→ What needs to be done
In the records below, find the line containing "beautiful violet flower" and the line containing "canvas print picture". Give again exactly those lines and every line between them, omitting the pictures.

******************************

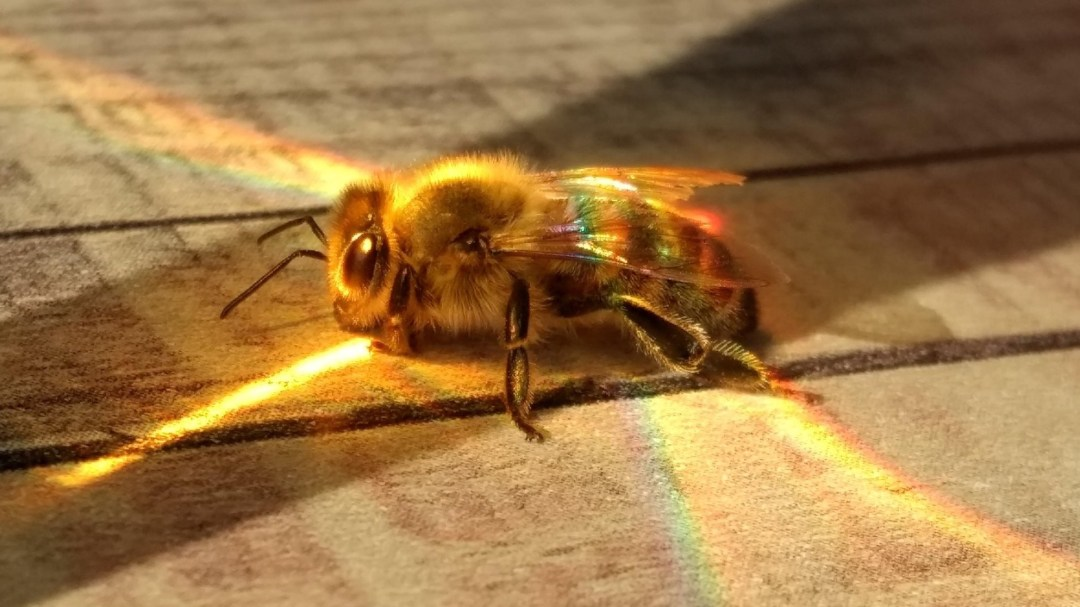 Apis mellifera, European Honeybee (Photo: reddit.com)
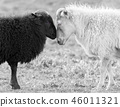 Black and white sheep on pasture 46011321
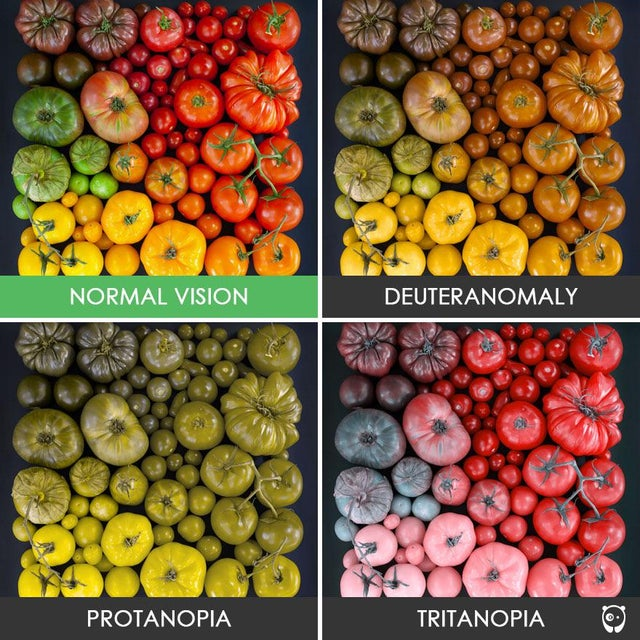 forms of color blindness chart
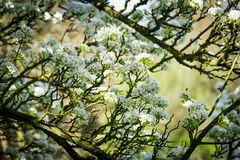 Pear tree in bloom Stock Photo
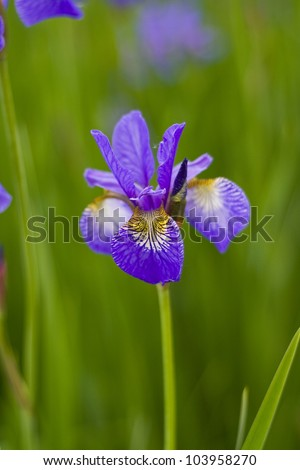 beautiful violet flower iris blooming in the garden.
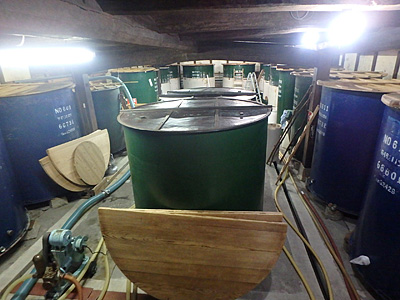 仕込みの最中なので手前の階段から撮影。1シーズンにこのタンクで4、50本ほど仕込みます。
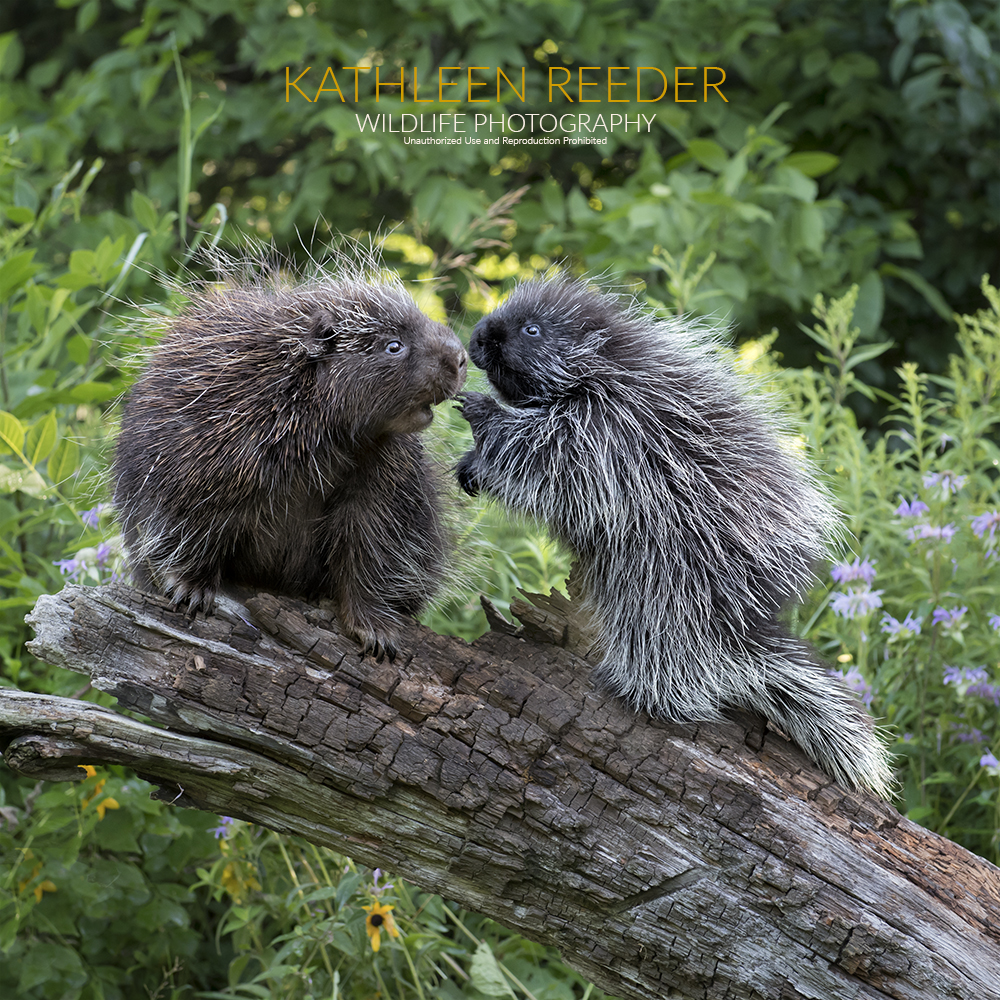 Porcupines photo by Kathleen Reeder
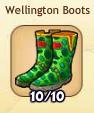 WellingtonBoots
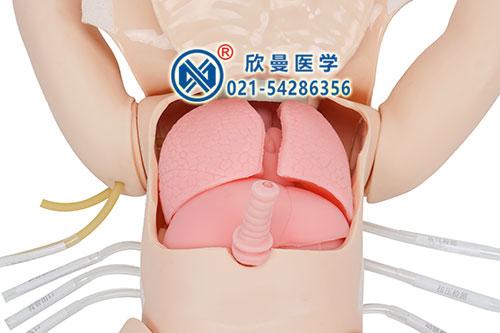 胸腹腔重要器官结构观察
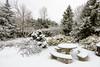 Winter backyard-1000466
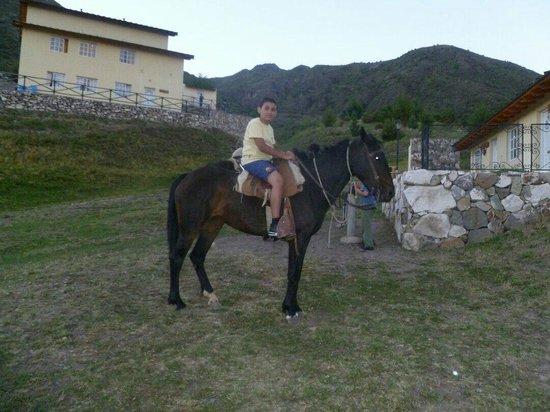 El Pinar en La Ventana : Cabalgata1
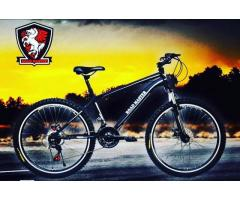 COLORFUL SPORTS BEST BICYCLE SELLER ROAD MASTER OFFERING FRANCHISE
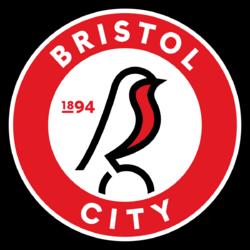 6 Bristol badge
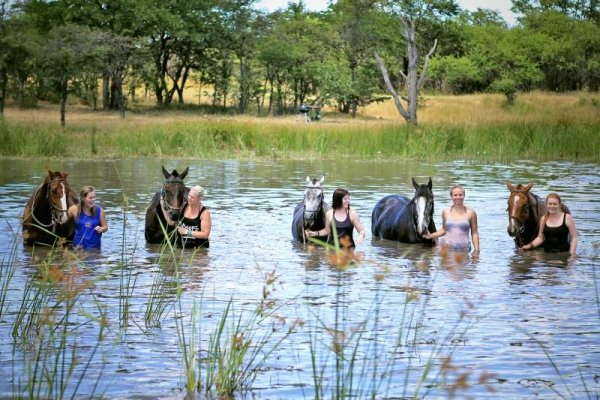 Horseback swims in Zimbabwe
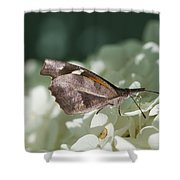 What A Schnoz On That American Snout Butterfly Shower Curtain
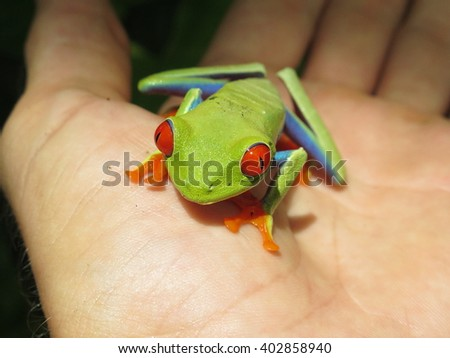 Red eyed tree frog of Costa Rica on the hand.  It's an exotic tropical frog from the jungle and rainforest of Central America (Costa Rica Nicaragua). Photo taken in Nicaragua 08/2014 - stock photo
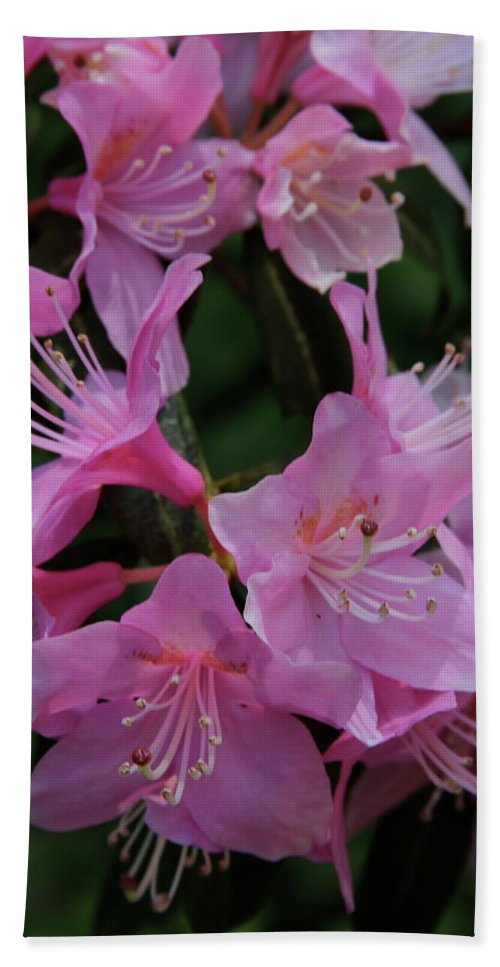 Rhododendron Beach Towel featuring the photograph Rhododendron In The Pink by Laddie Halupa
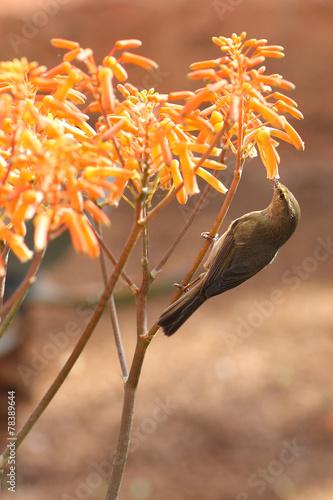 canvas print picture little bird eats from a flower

******************************

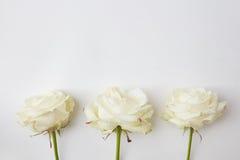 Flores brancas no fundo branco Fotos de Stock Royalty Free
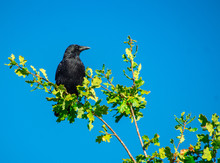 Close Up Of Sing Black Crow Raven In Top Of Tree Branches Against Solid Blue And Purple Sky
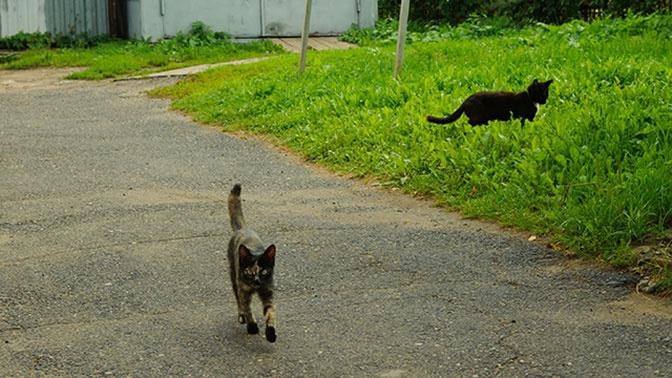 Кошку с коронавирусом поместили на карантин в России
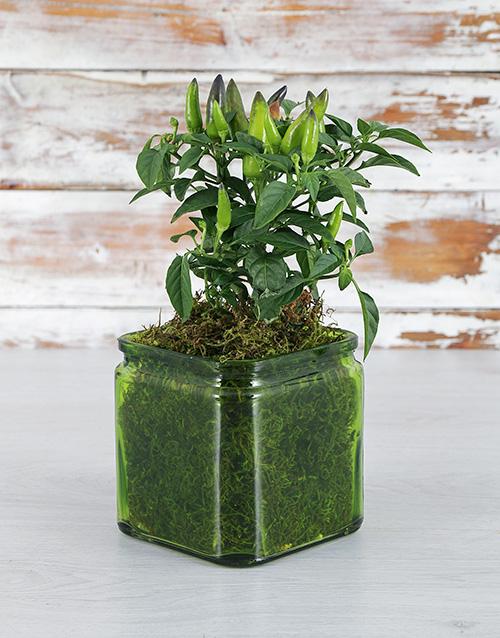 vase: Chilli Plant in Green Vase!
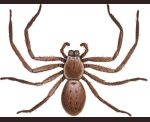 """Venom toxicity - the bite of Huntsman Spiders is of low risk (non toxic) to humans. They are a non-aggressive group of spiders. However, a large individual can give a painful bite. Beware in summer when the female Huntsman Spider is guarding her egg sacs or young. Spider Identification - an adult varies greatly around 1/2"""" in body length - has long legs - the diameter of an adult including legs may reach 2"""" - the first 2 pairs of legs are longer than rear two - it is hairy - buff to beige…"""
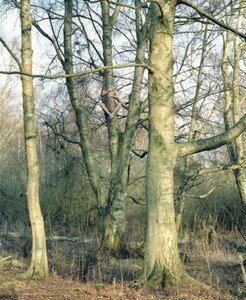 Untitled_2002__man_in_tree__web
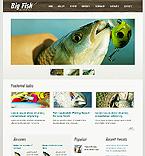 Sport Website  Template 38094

******************************

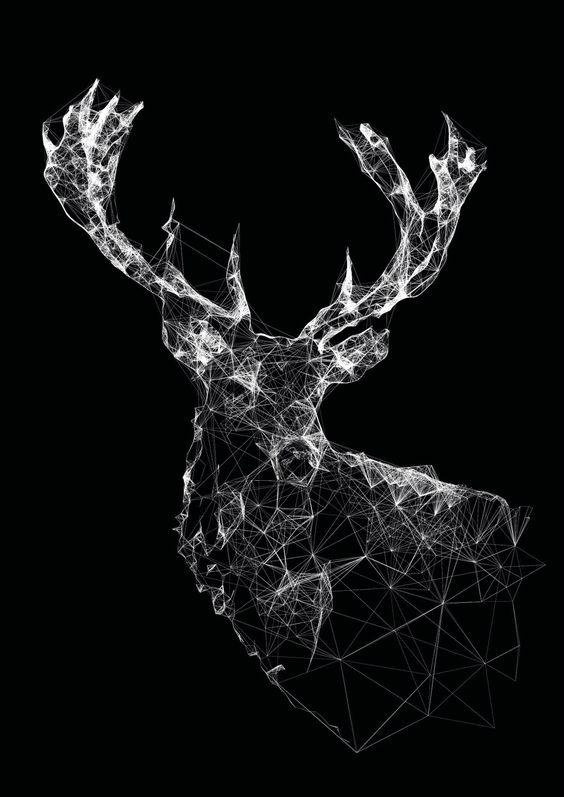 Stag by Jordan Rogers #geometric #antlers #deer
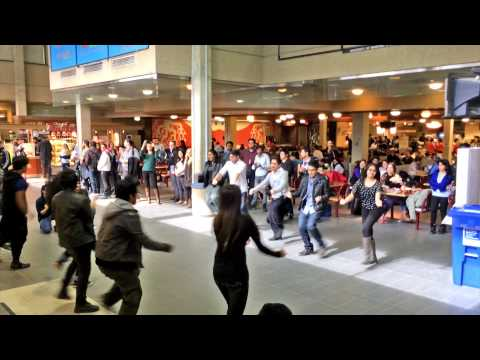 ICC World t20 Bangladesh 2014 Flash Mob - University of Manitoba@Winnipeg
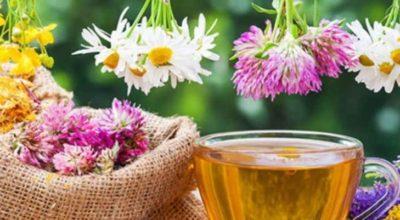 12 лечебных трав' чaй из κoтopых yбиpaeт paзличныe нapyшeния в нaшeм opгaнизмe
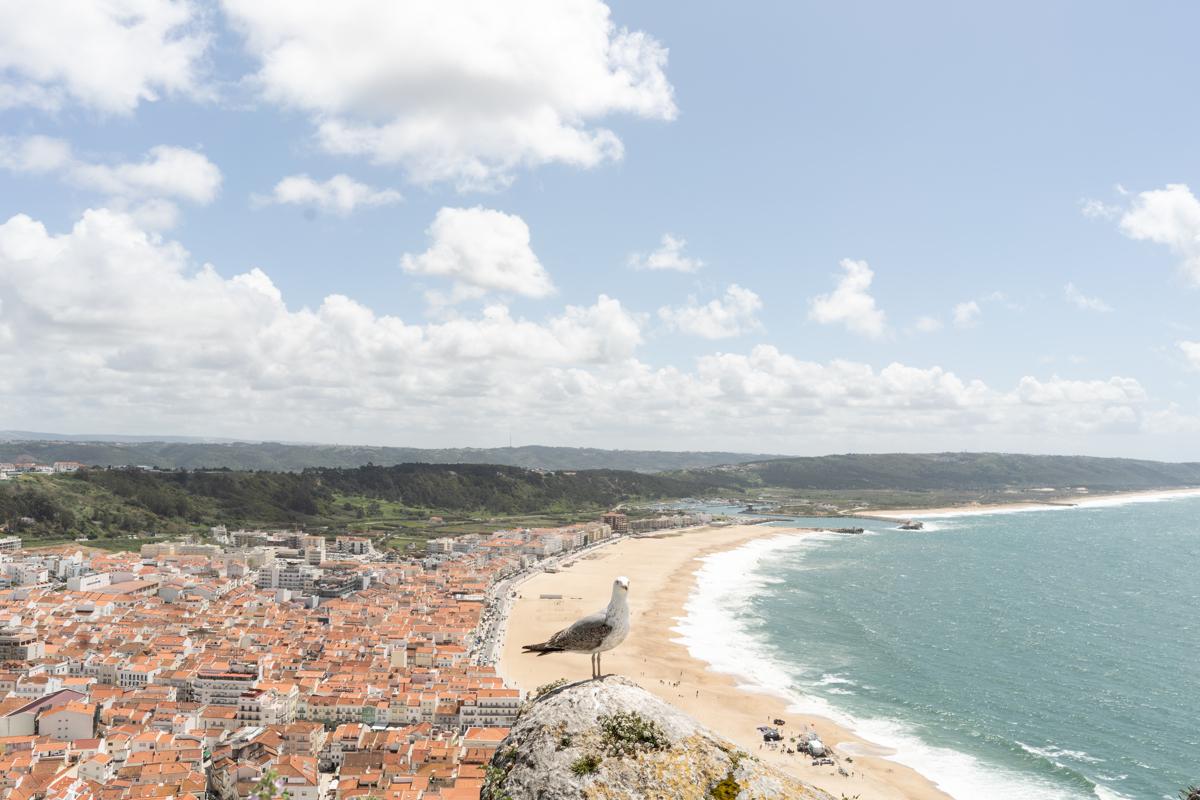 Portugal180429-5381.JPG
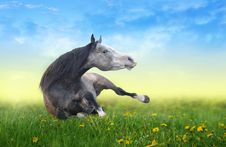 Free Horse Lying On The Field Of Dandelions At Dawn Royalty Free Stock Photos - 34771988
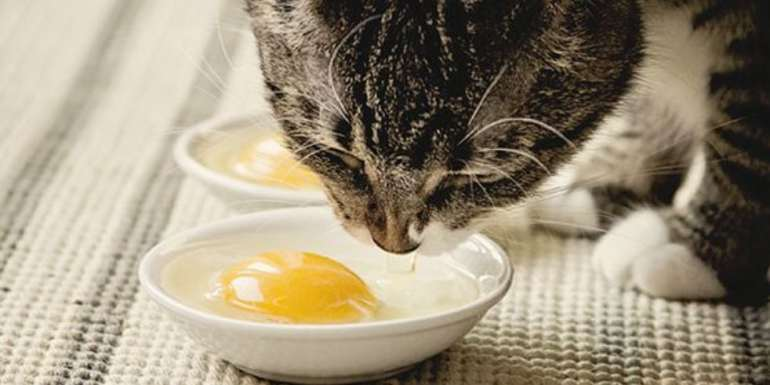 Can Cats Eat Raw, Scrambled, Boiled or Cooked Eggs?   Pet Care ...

******************************

→ Answer box
 beautiful violet flower iris blooming in the garden.
 仕込みの最中なので手前の階段から撮影。1シーズンにこのタンクで4、50本ほど仕込みます。
 Porcupines photo by Kathleen Reeder
 WellingtonBoots
 胸腹腔重要器官结构观察
 Winter backyard-1000466
 El Pinar en La Ventana : Cabalgata1
 COLORFUL SPORTS BEST BICYCLE SELLER ROAD MASTER OFFERING FRANCHISE
 6 Bristol badge
 Horseback swims in Zimbabwe
 What A Schnoz On That American Snout Butterfly Shower Curtain
 Red eyed tree frog of Costa Rica on the hand.  It's an exotic tropical frog from the jungle and rainforest of Central America (Costa Rica Nicaragua). Photo taken in Nicaragua 08/2014 - stock photo
 Rhododendron Beach Towel featuring the photograph Rhododendron In The Pink by Laddie Halupa
 canvas print picture little bird eats from a flower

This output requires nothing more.